The Jesus, who is to be prosecuted in Italy for vandalism, told Italian newspaper Il Messagero that he had noted names of other people scribbled inside the Colosseum, which led him to surmise that doing that was perfectly in order.

"The attempt by footballer Blagoy Dimitrov to inscribe his name on a column in the Roman Colosseum threatens to put him in jail. However, the act of this brave Bulgarian man should not be judged too harshly, at least not in Bulgaria where scribbling on walls, columns and other antiquities has been part and parcel of Bulgarian culture for many centuries.

"Historians and archaeologists know that medieval Bulgarians used to scribble graffiti on the stone walls of forts, churches and palaces. Most were 'inappropriate.' They collectively said something like "I, Peno, a shepherd, came down to the river to water the sheep. Pena was washing shirts. So I laid her down by the riverside.'

"Archaeologists would not publish such graffiti for many years, out of modesty. At long last, 30 years ago, one archaeologist did publish a few. Two others, Academician Gyuzelev and Professor Kazimir Popksontatinov, deduced that all of those graffiti writers belonged to the low social classes: shepherds, farmers, blacksmiths, soldiers. Yet, these writings were perfectly correct grammatically. Ergo, a huge part of the Bulgarians (about 70 percent) of all social groups were literate. That was a standard, kids were being taught their mother tongue in parish schools. At the same in Europe, just two percent of the population were literate in a long-dead language that had nevertheless been adopted as official by the Church. Even emperors such as Charles the Great were illiterate, providing Georgi Dimitrov with the opportunity to mock him at the Leipzig Trial.

"Some of these graffiti were not inappropriate at all. On the famous column erected by King Ivan Assen II following the Battle of Klokotnitsa, a medieval Blago the Jesus hammered in his statement: "I, Dragan, wrote." He couldn't help it. How could Ivan Asen go down in history and Dragan wouldn't?

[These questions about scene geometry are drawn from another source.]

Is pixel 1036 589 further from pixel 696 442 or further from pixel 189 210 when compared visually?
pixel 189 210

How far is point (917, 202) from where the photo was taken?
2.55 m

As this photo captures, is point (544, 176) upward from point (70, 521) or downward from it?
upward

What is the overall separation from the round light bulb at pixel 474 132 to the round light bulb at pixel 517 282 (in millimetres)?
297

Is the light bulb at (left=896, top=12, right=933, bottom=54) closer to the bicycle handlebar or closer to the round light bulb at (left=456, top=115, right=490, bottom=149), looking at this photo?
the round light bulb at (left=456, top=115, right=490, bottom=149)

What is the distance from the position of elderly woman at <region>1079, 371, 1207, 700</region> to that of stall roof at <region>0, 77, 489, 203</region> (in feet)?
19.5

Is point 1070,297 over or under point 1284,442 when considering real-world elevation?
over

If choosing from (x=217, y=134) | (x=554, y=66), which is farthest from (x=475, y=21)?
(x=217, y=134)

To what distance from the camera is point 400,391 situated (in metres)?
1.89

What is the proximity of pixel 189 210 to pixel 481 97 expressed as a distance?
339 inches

"So, the signature of Blago the Jesus would mean something to the historians of the future. In 200 years they could have written: 'Now that our museum of sports is full of cups and medals from world and European championships, it is hard to believe that there was a period in our football history when we were being beaten hands down in all championships, while at club championships we were beaten at the preliminary matches by village teams. The reasons for this remain unknown, especially as there is certain evidence that our footballers were literate. One of them even scribbled his name on a column at the Colosseum in Rome."